I stumbled onto a recent clip yesterday of Elton John interviewing Joni Mitchell. She mentioned one of her musical epiphanies, a 1959 record titled The Hottest New Group in Jazz. That got me thinking about my own musical epiphanies. I’ve had a few.
I’ll skip right past The Beatles and Bob Dylan because I simply can’t recall the grabbed-me-by-the-throat moment for either. Each, though, had a monumental impact on me from a very early age and contributed mightily to whatever it is I’ve become.
There’s so much music that I love, that makes the world stand still, but these were unforgettable moments of grace and revelation that reverberate to this day. (I’d love to know yours.) Interestingly, each one represents my discovery of, and emersion into, a genre as much as the spark that lit a love affair with the artists themselves…

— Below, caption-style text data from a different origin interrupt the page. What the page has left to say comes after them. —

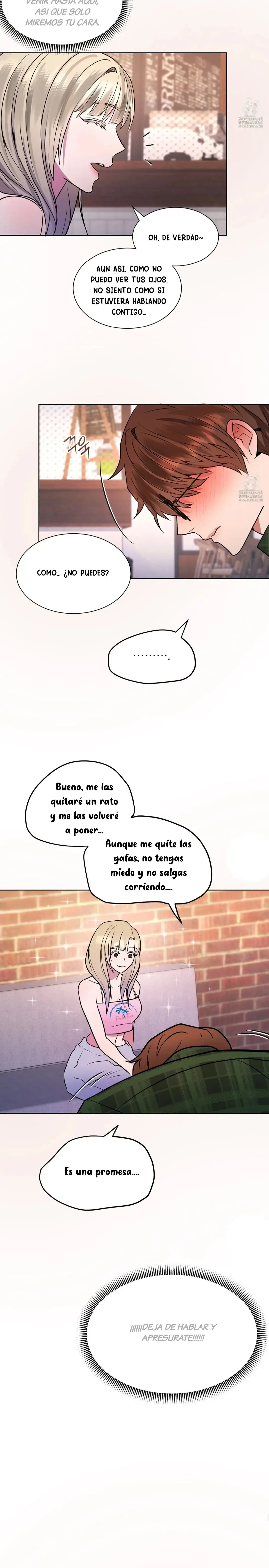 [Tres es mejor que dos] ¿Quién es mejor? (2024) - Capítulo 1 - Página 29 - LectorTMOo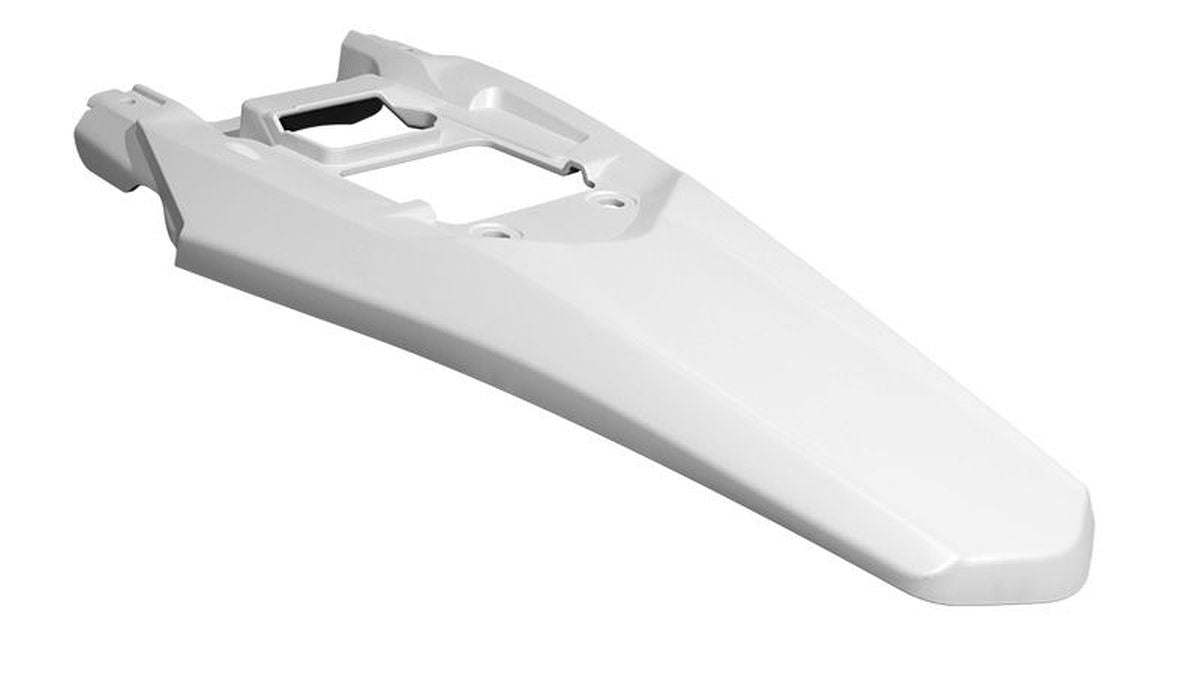 Rear fender SURRON Ultra Bee 23-24 color white
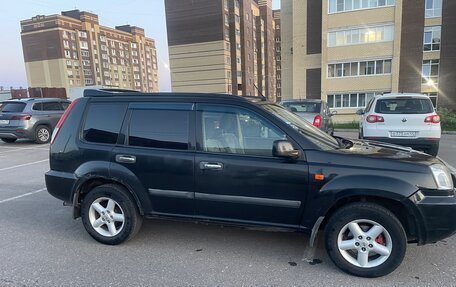 Nissan X-Trail, 2002 год, 250 000 рублей, 3 фотография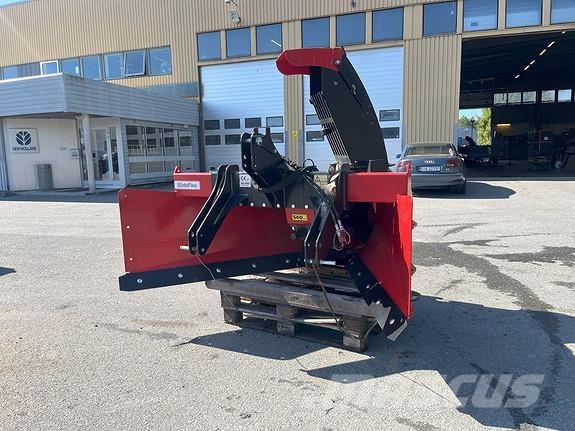 Igland SBV2270 Snežne freze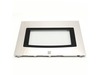 Door Assembly - Stainless – Part Number: 318304171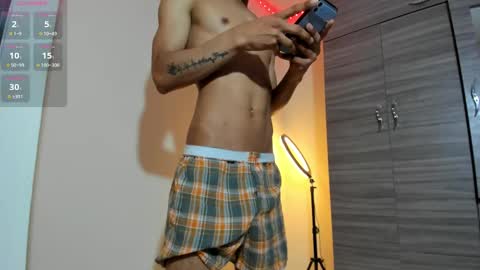 kenan 2601 online show from November 5, 2025, 6:52 pm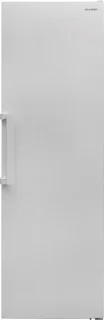 Sharp SJSC11CMXWDEU kastmodel vriezer wit 186cm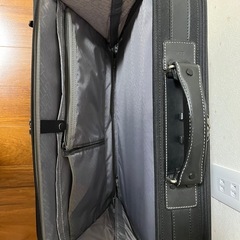 ace. ビジネスバッグ　超美品の画像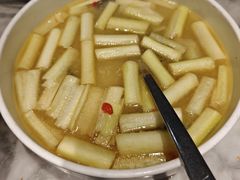 -城南往事·鲁菜济南菜(软件园美莲广场店)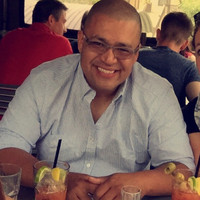 Oscar Gutierrez
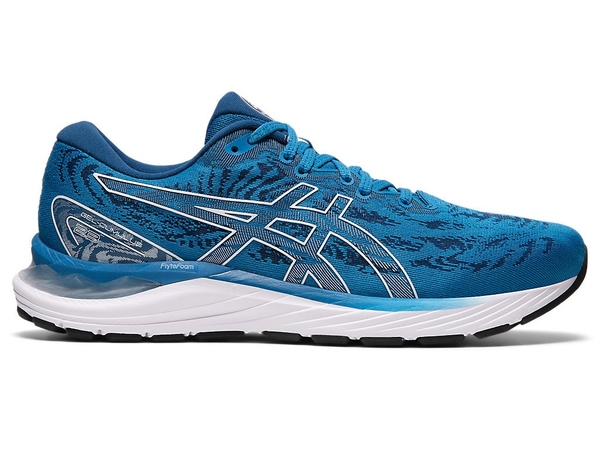 Giày chạy bộ nam asics GEL-CUMULUS 23 Giày chạy bộ nam asics GEL-CUMULUS 23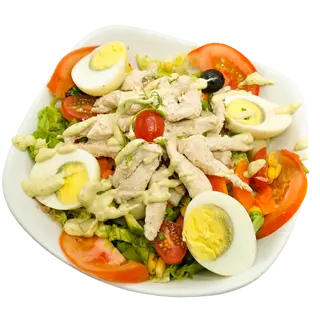 Salade Chicken XXL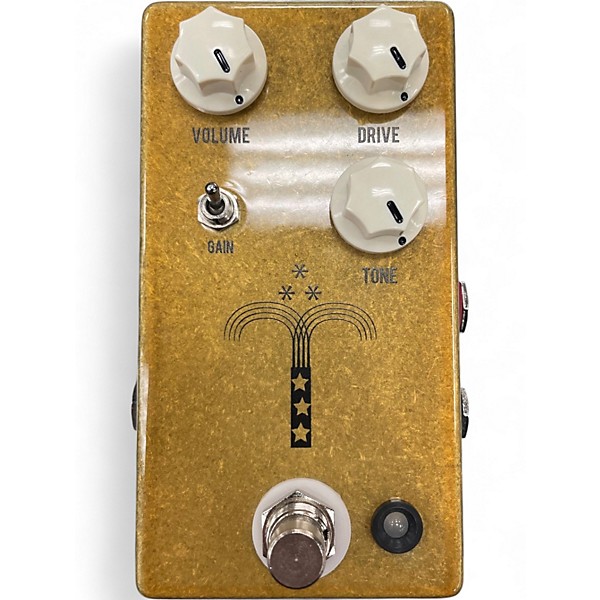 Used JHS Pedals Morning Glory V4 Effect Pedal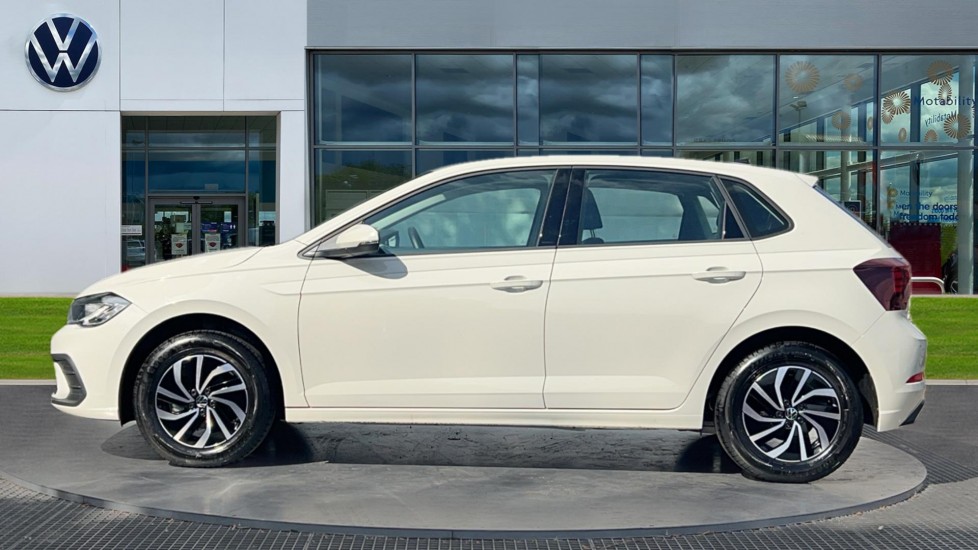 Used Volkswagen Polo 2024 for sale - 76328397: Photo 8
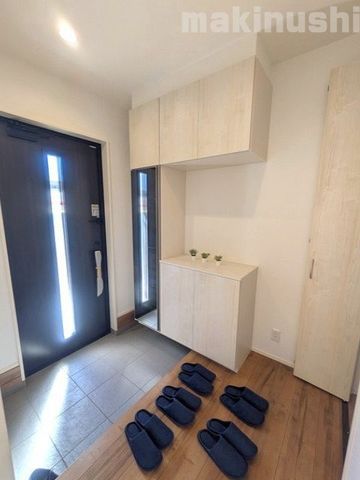 New 4LDK House for Sale in Habikino, Osaka - 2024 Build - Thumbnail 2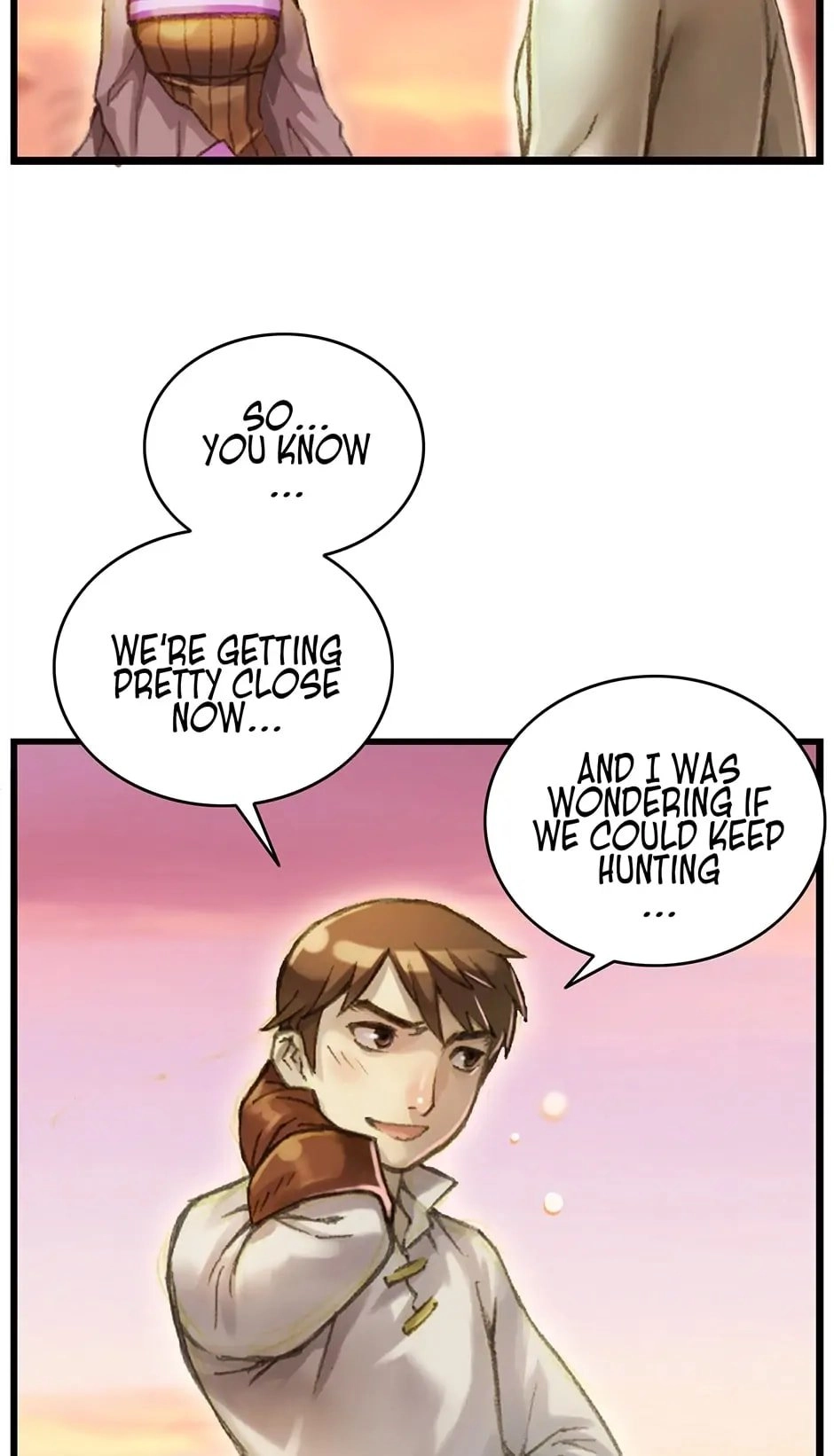 The Legendary Moonlight Sculptor Chapter 53 - Page 10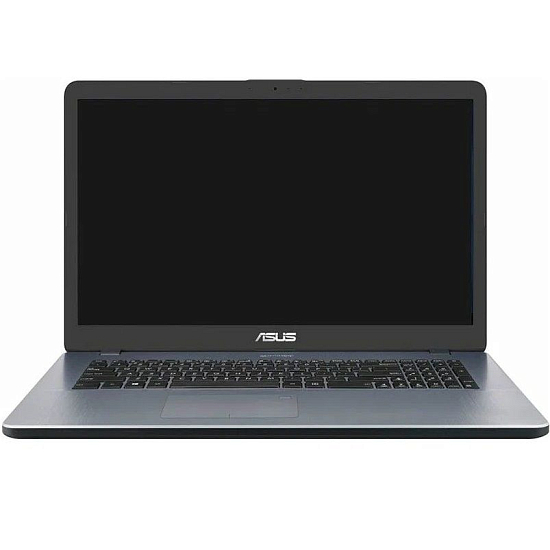 Ноутбук 17.3" ASUS X705MA-BX163 (Intel Pentium Silver N5030/ RAM 8 GB/ 256GB SSD/ DOS) (90NB0IF2-M003A0)
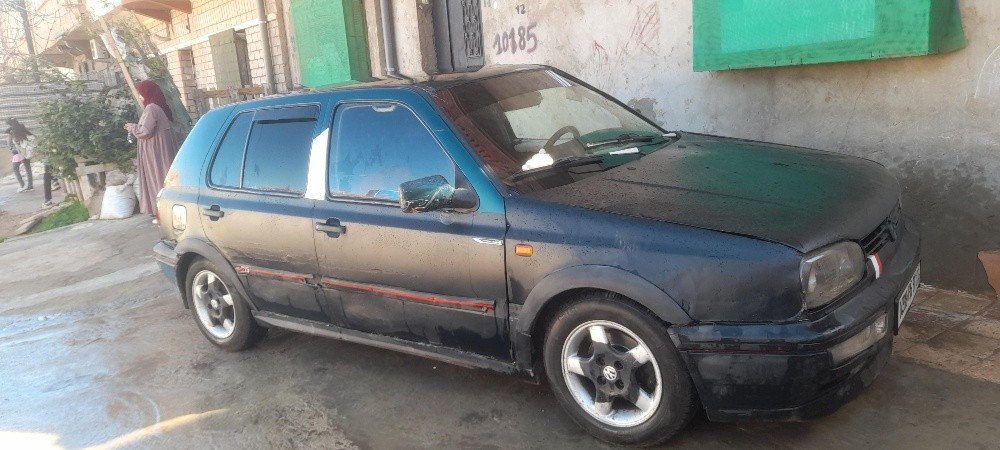 golf - 3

Jazz. I was a pretty shy, introspective kid with few friends and wound up traveling with my mom to visit her friends when other kids my age were doing, well, anything but. I was maybe 9-11 in that period. One of those visits found me in some woman’s basement facing a lineup of a hundred or more record albums. I picked one at random and played it. It was Benny Goodman’s earth-shattering 1938 live recording from Carnegie Hall. It was the first time Carnegie Hall had opened its doors to a jazz artist which made it historic on its face. But it was the music that made it a truly historic event. I remember being captivated by everything I was hearing but what really blew my little mind was Sing Sing Sing. The song seems to end about 3.5 minutes in, but it’s really just getting started.
Blues. By now I’m 13 or 14 and flipping through a rack of brother Jeff’s albums when I hit on one whose stark cover featured a sad looking dude with long white hair. It didn’t scream ‘play me’ but I slapped it on the turntable anyway and this came out. Once again, my gradually expanding mind was blown.
Singer/Songwriter. I had a crush on a girl but had no clue what to do about it. So at 15, when she introduced me to Jackson Browne, I acted blasé. The words and music floored me, but I guess, alone with her in her room in her parent’s house, it felt too intimate to be truthful. The first cut on that record was Jamaica Say You Will. It sent me somewhere I’d never been. I don’t know how I didn’t just melt into her arms.
Opera/Classical. In September 1984, I attended a screening of Milos Forman’s Amadeus. I knew almost nothing about Mozart or classical music going in, and likely had fairly low expectations. Turns out I was spellbound, from first frame to last. Not only was it an excellent film, the music was enthralling. I floated out of the theater on a cloud, bewildered at how I could have denied myself such profound pleasures for so long.